- Born: 1960 (age 65–66)

= Anne McLoughlin =

Anne McLoughlin, Irish aid worker and hostage, born c. 1960.

==Background==
A native of Coolebeg, Cloontuskert, County Galway, McLoughlin was the centre of an international event when she was taken hostage in Ethiopia in 1984. She had been working with Concern (now Concern Worldwide) at Korem since November 1983, as an administrator of aid to Somali refugees of local wars. In a message recorded prior to her kidnapping, she stated that:

"The people are absolutely starving. I find it hard to describe the poverty in Korem and Ethiopia. There are people lying in their own diarrhoea with all sorts of diseases like malaria, dysentery, typhoid, relapsing fever and the babies suffer from hypothermia because of the extreme night and day temperatures. Complete families are suffering from the drought here."

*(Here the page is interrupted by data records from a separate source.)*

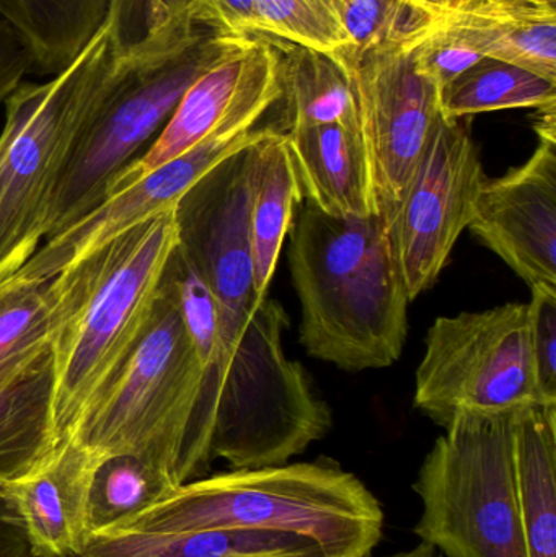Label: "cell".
<instances>
[{
	"instance_id": "1",
	"label": "cell",
	"mask_w": 556,
	"mask_h": 557,
	"mask_svg": "<svg viewBox=\"0 0 556 557\" xmlns=\"http://www.w3.org/2000/svg\"><path fill=\"white\" fill-rule=\"evenodd\" d=\"M391 227L381 214L333 219L307 202L297 208L287 258L309 356L348 372L400 359L411 300Z\"/></svg>"
},
{
	"instance_id": "2",
	"label": "cell",
	"mask_w": 556,
	"mask_h": 557,
	"mask_svg": "<svg viewBox=\"0 0 556 557\" xmlns=\"http://www.w3.org/2000/svg\"><path fill=\"white\" fill-rule=\"evenodd\" d=\"M173 209L127 228L48 282L59 445L74 435L146 330L176 248Z\"/></svg>"
},
{
	"instance_id": "3",
	"label": "cell",
	"mask_w": 556,
	"mask_h": 557,
	"mask_svg": "<svg viewBox=\"0 0 556 557\" xmlns=\"http://www.w3.org/2000/svg\"><path fill=\"white\" fill-rule=\"evenodd\" d=\"M202 530L294 533L330 557H369L382 539L384 510L338 465L286 463L189 481L113 532Z\"/></svg>"
},
{
	"instance_id": "4",
	"label": "cell",
	"mask_w": 556,
	"mask_h": 557,
	"mask_svg": "<svg viewBox=\"0 0 556 557\" xmlns=\"http://www.w3.org/2000/svg\"><path fill=\"white\" fill-rule=\"evenodd\" d=\"M289 317L268 295L237 339L206 370L193 429L202 476L215 458L234 470L280 467L322 441L333 425L329 405L302 363L284 352Z\"/></svg>"
},
{
	"instance_id": "5",
	"label": "cell",
	"mask_w": 556,
	"mask_h": 557,
	"mask_svg": "<svg viewBox=\"0 0 556 557\" xmlns=\"http://www.w3.org/2000/svg\"><path fill=\"white\" fill-rule=\"evenodd\" d=\"M123 38L110 10L71 65L45 84H20L3 101L0 282L18 273L48 237L69 157L127 51Z\"/></svg>"
},
{
	"instance_id": "6",
	"label": "cell",
	"mask_w": 556,
	"mask_h": 557,
	"mask_svg": "<svg viewBox=\"0 0 556 557\" xmlns=\"http://www.w3.org/2000/svg\"><path fill=\"white\" fill-rule=\"evenodd\" d=\"M202 379L201 359L165 271L146 330L69 441L101 458H143L176 486L199 480L193 429Z\"/></svg>"
},
{
	"instance_id": "7",
	"label": "cell",
	"mask_w": 556,
	"mask_h": 557,
	"mask_svg": "<svg viewBox=\"0 0 556 557\" xmlns=\"http://www.w3.org/2000/svg\"><path fill=\"white\" fill-rule=\"evenodd\" d=\"M234 39L201 25L183 41L124 52L69 157L48 237L84 218L108 195L118 175L159 136L193 82Z\"/></svg>"
},
{
	"instance_id": "8",
	"label": "cell",
	"mask_w": 556,
	"mask_h": 557,
	"mask_svg": "<svg viewBox=\"0 0 556 557\" xmlns=\"http://www.w3.org/2000/svg\"><path fill=\"white\" fill-rule=\"evenodd\" d=\"M512 414L459 412L421 465L413 532L444 557H529Z\"/></svg>"
},
{
	"instance_id": "9",
	"label": "cell",
	"mask_w": 556,
	"mask_h": 557,
	"mask_svg": "<svg viewBox=\"0 0 556 557\" xmlns=\"http://www.w3.org/2000/svg\"><path fill=\"white\" fill-rule=\"evenodd\" d=\"M281 97L277 54L264 46L257 52L235 107L214 134L146 175L123 170L94 209L64 231L46 238L28 263L7 282L45 284L127 228L175 208L180 198L209 170L263 136L268 126L258 127V123Z\"/></svg>"
},
{
	"instance_id": "10",
	"label": "cell",
	"mask_w": 556,
	"mask_h": 557,
	"mask_svg": "<svg viewBox=\"0 0 556 557\" xmlns=\"http://www.w3.org/2000/svg\"><path fill=\"white\" fill-rule=\"evenodd\" d=\"M415 379V406L446 429L459 412L545 406L529 346L528 304L436 318ZM548 406V405H547Z\"/></svg>"
},
{
	"instance_id": "11",
	"label": "cell",
	"mask_w": 556,
	"mask_h": 557,
	"mask_svg": "<svg viewBox=\"0 0 556 557\" xmlns=\"http://www.w3.org/2000/svg\"><path fill=\"white\" fill-rule=\"evenodd\" d=\"M257 140L209 170L173 209L176 250L208 285L218 305V356L237 339L263 300L255 288L248 227Z\"/></svg>"
},
{
	"instance_id": "12",
	"label": "cell",
	"mask_w": 556,
	"mask_h": 557,
	"mask_svg": "<svg viewBox=\"0 0 556 557\" xmlns=\"http://www.w3.org/2000/svg\"><path fill=\"white\" fill-rule=\"evenodd\" d=\"M485 178L479 149L466 127L441 116L391 227L410 300L436 284L472 222Z\"/></svg>"
},
{
	"instance_id": "13",
	"label": "cell",
	"mask_w": 556,
	"mask_h": 557,
	"mask_svg": "<svg viewBox=\"0 0 556 557\" xmlns=\"http://www.w3.org/2000/svg\"><path fill=\"white\" fill-rule=\"evenodd\" d=\"M413 46L374 49L348 69L375 206L391 225L441 120V91L415 69Z\"/></svg>"
},
{
	"instance_id": "14",
	"label": "cell",
	"mask_w": 556,
	"mask_h": 557,
	"mask_svg": "<svg viewBox=\"0 0 556 557\" xmlns=\"http://www.w3.org/2000/svg\"><path fill=\"white\" fill-rule=\"evenodd\" d=\"M518 169L485 178L469 231L529 287H556V134Z\"/></svg>"
},
{
	"instance_id": "15",
	"label": "cell",
	"mask_w": 556,
	"mask_h": 557,
	"mask_svg": "<svg viewBox=\"0 0 556 557\" xmlns=\"http://www.w3.org/2000/svg\"><path fill=\"white\" fill-rule=\"evenodd\" d=\"M101 457L75 441L59 445L32 476L3 487L35 557H77L87 545L88 494Z\"/></svg>"
},
{
	"instance_id": "16",
	"label": "cell",
	"mask_w": 556,
	"mask_h": 557,
	"mask_svg": "<svg viewBox=\"0 0 556 557\" xmlns=\"http://www.w3.org/2000/svg\"><path fill=\"white\" fill-rule=\"evenodd\" d=\"M284 134L307 205L333 219L379 214L361 131L332 123Z\"/></svg>"
},
{
	"instance_id": "17",
	"label": "cell",
	"mask_w": 556,
	"mask_h": 557,
	"mask_svg": "<svg viewBox=\"0 0 556 557\" xmlns=\"http://www.w3.org/2000/svg\"><path fill=\"white\" fill-rule=\"evenodd\" d=\"M58 448L49 346L0 376V490L32 476Z\"/></svg>"
},
{
	"instance_id": "18",
	"label": "cell",
	"mask_w": 556,
	"mask_h": 557,
	"mask_svg": "<svg viewBox=\"0 0 556 557\" xmlns=\"http://www.w3.org/2000/svg\"><path fill=\"white\" fill-rule=\"evenodd\" d=\"M260 35L237 38L186 90L165 126L124 170L146 175L208 139L235 107L257 54Z\"/></svg>"
},
{
	"instance_id": "19",
	"label": "cell",
	"mask_w": 556,
	"mask_h": 557,
	"mask_svg": "<svg viewBox=\"0 0 556 557\" xmlns=\"http://www.w3.org/2000/svg\"><path fill=\"white\" fill-rule=\"evenodd\" d=\"M300 205L302 195L286 134L268 126L267 133L255 144L248 206L255 288L261 298L268 297L281 248Z\"/></svg>"
},
{
	"instance_id": "20",
	"label": "cell",
	"mask_w": 556,
	"mask_h": 557,
	"mask_svg": "<svg viewBox=\"0 0 556 557\" xmlns=\"http://www.w3.org/2000/svg\"><path fill=\"white\" fill-rule=\"evenodd\" d=\"M444 25L483 58L509 62L556 82V7L493 0L444 16Z\"/></svg>"
},
{
	"instance_id": "21",
	"label": "cell",
	"mask_w": 556,
	"mask_h": 557,
	"mask_svg": "<svg viewBox=\"0 0 556 557\" xmlns=\"http://www.w3.org/2000/svg\"><path fill=\"white\" fill-rule=\"evenodd\" d=\"M77 557H330L313 540L250 530L111 532L91 536Z\"/></svg>"
},
{
	"instance_id": "22",
	"label": "cell",
	"mask_w": 556,
	"mask_h": 557,
	"mask_svg": "<svg viewBox=\"0 0 556 557\" xmlns=\"http://www.w3.org/2000/svg\"><path fill=\"white\" fill-rule=\"evenodd\" d=\"M516 481L529 557H556V405L512 414Z\"/></svg>"
},
{
	"instance_id": "23",
	"label": "cell",
	"mask_w": 556,
	"mask_h": 557,
	"mask_svg": "<svg viewBox=\"0 0 556 557\" xmlns=\"http://www.w3.org/2000/svg\"><path fill=\"white\" fill-rule=\"evenodd\" d=\"M113 0H0V18L15 29L36 67L59 74L107 22Z\"/></svg>"
},
{
	"instance_id": "24",
	"label": "cell",
	"mask_w": 556,
	"mask_h": 557,
	"mask_svg": "<svg viewBox=\"0 0 556 557\" xmlns=\"http://www.w3.org/2000/svg\"><path fill=\"white\" fill-rule=\"evenodd\" d=\"M270 39L280 55L286 129L336 123L361 131L351 77L345 67L325 52Z\"/></svg>"
},
{
	"instance_id": "25",
	"label": "cell",
	"mask_w": 556,
	"mask_h": 557,
	"mask_svg": "<svg viewBox=\"0 0 556 557\" xmlns=\"http://www.w3.org/2000/svg\"><path fill=\"white\" fill-rule=\"evenodd\" d=\"M441 116L459 121L490 111L556 108V82L509 62L483 58L450 82L440 97Z\"/></svg>"
},
{
	"instance_id": "26",
	"label": "cell",
	"mask_w": 556,
	"mask_h": 557,
	"mask_svg": "<svg viewBox=\"0 0 556 557\" xmlns=\"http://www.w3.org/2000/svg\"><path fill=\"white\" fill-rule=\"evenodd\" d=\"M176 487L162 470L143 458L133 455L101 458L88 494V535L91 539L113 532Z\"/></svg>"
},
{
	"instance_id": "27",
	"label": "cell",
	"mask_w": 556,
	"mask_h": 557,
	"mask_svg": "<svg viewBox=\"0 0 556 557\" xmlns=\"http://www.w3.org/2000/svg\"><path fill=\"white\" fill-rule=\"evenodd\" d=\"M351 42L345 71L374 49L413 46L443 25L444 16L411 0H323Z\"/></svg>"
},
{
	"instance_id": "28",
	"label": "cell",
	"mask_w": 556,
	"mask_h": 557,
	"mask_svg": "<svg viewBox=\"0 0 556 557\" xmlns=\"http://www.w3.org/2000/svg\"><path fill=\"white\" fill-rule=\"evenodd\" d=\"M51 331L48 282H0V376L48 349Z\"/></svg>"
},
{
	"instance_id": "29",
	"label": "cell",
	"mask_w": 556,
	"mask_h": 557,
	"mask_svg": "<svg viewBox=\"0 0 556 557\" xmlns=\"http://www.w3.org/2000/svg\"><path fill=\"white\" fill-rule=\"evenodd\" d=\"M261 36L306 46L345 65L351 42L323 0H254Z\"/></svg>"
},
{
	"instance_id": "30",
	"label": "cell",
	"mask_w": 556,
	"mask_h": 557,
	"mask_svg": "<svg viewBox=\"0 0 556 557\" xmlns=\"http://www.w3.org/2000/svg\"><path fill=\"white\" fill-rule=\"evenodd\" d=\"M166 277L178 298L183 320L206 372L214 362L219 350L218 305L208 285L176 248L170 257Z\"/></svg>"
},
{
	"instance_id": "31",
	"label": "cell",
	"mask_w": 556,
	"mask_h": 557,
	"mask_svg": "<svg viewBox=\"0 0 556 557\" xmlns=\"http://www.w3.org/2000/svg\"><path fill=\"white\" fill-rule=\"evenodd\" d=\"M528 304L529 346L539 395L556 405V287L535 285Z\"/></svg>"
},
{
	"instance_id": "32",
	"label": "cell",
	"mask_w": 556,
	"mask_h": 557,
	"mask_svg": "<svg viewBox=\"0 0 556 557\" xmlns=\"http://www.w3.org/2000/svg\"><path fill=\"white\" fill-rule=\"evenodd\" d=\"M120 3L143 42L180 41L199 28L196 0H120Z\"/></svg>"
},
{
	"instance_id": "33",
	"label": "cell",
	"mask_w": 556,
	"mask_h": 557,
	"mask_svg": "<svg viewBox=\"0 0 556 557\" xmlns=\"http://www.w3.org/2000/svg\"><path fill=\"white\" fill-rule=\"evenodd\" d=\"M411 59L418 74L443 91L467 69L482 61L483 55L443 22L436 32L411 48Z\"/></svg>"
},
{
	"instance_id": "34",
	"label": "cell",
	"mask_w": 556,
	"mask_h": 557,
	"mask_svg": "<svg viewBox=\"0 0 556 557\" xmlns=\"http://www.w3.org/2000/svg\"><path fill=\"white\" fill-rule=\"evenodd\" d=\"M196 22L227 38L261 35L254 0H196Z\"/></svg>"
},
{
	"instance_id": "35",
	"label": "cell",
	"mask_w": 556,
	"mask_h": 557,
	"mask_svg": "<svg viewBox=\"0 0 556 557\" xmlns=\"http://www.w3.org/2000/svg\"><path fill=\"white\" fill-rule=\"evenodd\" d=\"M33 65L35 62L25 42L0 18V103L22 84Z\"/></svg>"
},
{
	"instance_id": "36",
	"label": "cell",
	"mask_w": 556,
	"mask_h": 557,
	"mask_svg": "<svg viewBox=\"0 0 556 557\" xmlns=\"http://www.w3.org/2000/svg\"><path fill=\"white\" fill-rule=\"evenodd\" d=\"M0 557H35L9 497L0 491Z\"/></svg>"
},
{
	"instance_id": "37",
	"label": "cell",
	"mask_w": 556,
	"mask_h": 557,
	"mask_svg": "<svg viewBox=\"0 0 556 557\" xmlns=\"http://www.w3.org/2000/svg\"><path fill=\"white\" fill-rule=\"evenodd\" d=\"M418 5L427 7L433 12L443 16L456 15V13L469 12V10L479 9L493 0H411Z\"/></svg>"
},
{
	"instance_id": "38",
	"label": "cell",
	"mask_w": 556,
	"mask_h": 557,
	"mask_svg": "<svg viewBox=\"0 0 556 557\" xmlns=\"http://www.w3.org/2000/svg\"><path fill=\"white\" fill-rule=\"evenodd\" d=\"M385 557H444L440 552L433 548V546L427 545V543L421 542L417 548L408 549V552L395 553L392 556Z\"/></svg>"
},
{
	"instance_id": "39",
	"label": "cell",
	"mask_w": 556,
	"mask_h": 557,
	"mask_svg": "<svg viewBox=\"0 0 556 557\" xmlns=\"http://www.w3.org/2000/svg\"><path fill=\"white\" fill-rule=\"evenodd\" d=\"M511 2L539 3V5L556 7V0H511Z\"/></svg>"
}]
</instances>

==TPLF attack and capture==
On Wednesday 21 April 1984 the Tigrayan People's Liberation Front attacked Korem. Two of the heavily armed guerrillas seized McLoughlin and the other volunteers. They were forced to walk over the mountains or ride mules till they reached the militants' camp. They were held in captivity in extremely primitive conditions, surviving on very sparse meals.

However, the Tigrayan had not intended to harm the volunteers, their purpose being to bring world attention to the famine.

==Release and later life==
On 1 May they began the long journey down from the mountains. They again crossed several rivers and were anxious at the constant fear of being attacked and shot by other militant elements. They arrived in Khartoum where they were greeted by Concern's field director. They had been in captivity for forty-nine days.

McLoughlin later worked as a teacher in Tanzania, where she met James O'Loughlin of Ballinrobe, and later married. She subsequently moved to Ennis, County Clare.